**Document segment:**
═══
Almost all our training sessions were less formal and more casual. Everyone participated in the discussion as necessary posing questions and adding comments. Just as much as we learned from our resource persons, we learned from each other too in so many ways. Our cohort of 13 attendees ranged from a rising junior to a doctorate candidate and we all had mostly different upbringing and educational and professional background.

For me, the leadership training was special not just because of the places we visited and the people we met and interacted with, but also because of the positive imprints that it instilled in each and every one of us in the process.

Of course, every attendee could have his or her own individual goal for going there, but Bhuchung Tsering, the vice president of ICT, set us a very clear collective goal on the very first day at the orientation. He said, “ICT has overarching goals to achieve from this training, but, in my view, if you can achieve one singular goal, it is more than enough and that goal is to change our mindset.”

Mr. Bhuchung Tsering highlighted the fact that we, Tibetans, identify ourselves as Tibetan refugees or simply Tibetans. Even younger generation who are born and brought up here on American soil consider themselves as Tibetan refugees or may be Tibetans, but not Americans. He stressed, “You are not only Tibetans, you are Tibetan-Americans, too. You are Americans just as everyone else in this country.”

The main reason why he was emphasizing us to recognize this fact was to encourage younger generation to engage ourselves into the civic and cultural life of the American society and be a part of the processes in making a difference here in the country and abroad. Simultaneously, we can help our ancestral land Tibet and Tibetan people through American political, economic and social processes.
═══
**Rows excerpted from a collection:**

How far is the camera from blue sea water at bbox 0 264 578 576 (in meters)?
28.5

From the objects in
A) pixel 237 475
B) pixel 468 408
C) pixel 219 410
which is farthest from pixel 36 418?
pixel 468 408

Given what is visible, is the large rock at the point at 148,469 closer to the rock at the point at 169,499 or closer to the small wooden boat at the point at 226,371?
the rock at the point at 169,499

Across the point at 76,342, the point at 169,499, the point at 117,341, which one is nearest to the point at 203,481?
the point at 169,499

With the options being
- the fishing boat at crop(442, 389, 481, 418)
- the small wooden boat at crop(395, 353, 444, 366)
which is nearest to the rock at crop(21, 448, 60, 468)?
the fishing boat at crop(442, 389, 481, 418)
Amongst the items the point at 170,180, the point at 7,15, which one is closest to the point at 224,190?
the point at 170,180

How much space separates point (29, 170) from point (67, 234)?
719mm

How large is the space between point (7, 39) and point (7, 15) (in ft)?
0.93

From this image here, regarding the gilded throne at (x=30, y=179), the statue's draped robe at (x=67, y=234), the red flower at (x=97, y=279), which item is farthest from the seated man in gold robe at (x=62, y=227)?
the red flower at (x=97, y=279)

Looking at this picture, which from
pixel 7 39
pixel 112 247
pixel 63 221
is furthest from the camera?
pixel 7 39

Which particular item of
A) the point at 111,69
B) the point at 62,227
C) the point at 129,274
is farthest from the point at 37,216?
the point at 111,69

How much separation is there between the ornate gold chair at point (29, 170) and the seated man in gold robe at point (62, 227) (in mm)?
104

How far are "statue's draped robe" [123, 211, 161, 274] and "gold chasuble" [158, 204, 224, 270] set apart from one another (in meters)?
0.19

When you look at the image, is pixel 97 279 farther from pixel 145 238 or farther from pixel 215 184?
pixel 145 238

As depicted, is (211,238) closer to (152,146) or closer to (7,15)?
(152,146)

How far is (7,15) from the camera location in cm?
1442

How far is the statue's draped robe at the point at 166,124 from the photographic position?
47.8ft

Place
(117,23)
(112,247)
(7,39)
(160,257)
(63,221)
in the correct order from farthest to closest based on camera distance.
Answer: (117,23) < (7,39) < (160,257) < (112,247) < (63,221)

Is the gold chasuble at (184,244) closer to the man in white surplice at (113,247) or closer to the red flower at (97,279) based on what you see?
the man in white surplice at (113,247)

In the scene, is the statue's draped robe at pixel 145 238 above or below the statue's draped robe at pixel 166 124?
═══
**Required actions:**
**1.** Answer these questions from the leadership training account:
(a) How many attendees made up the cohort?
(b) What position did Bhuchung Tsering hold at ICT?
(c) What single goal did he set for the group at the orientation?
**2.** Using the leadership training account, explain why Bhuchung Tsering urged the attendees to see themselves as Tibetan-Americans.
The rows are not needed for this work.

**Solutions in order:**
**1.**
(a) 13 attendees.
(b) Vice president of ICT.
(c) To change their mindset.

**2.** He wanted the younger generation to engage in the civic and cultural life of American society and take part in making a difference in the country and abroad. At the same time, they could help Tibet and the Tibetan people through American political, economic and social processes.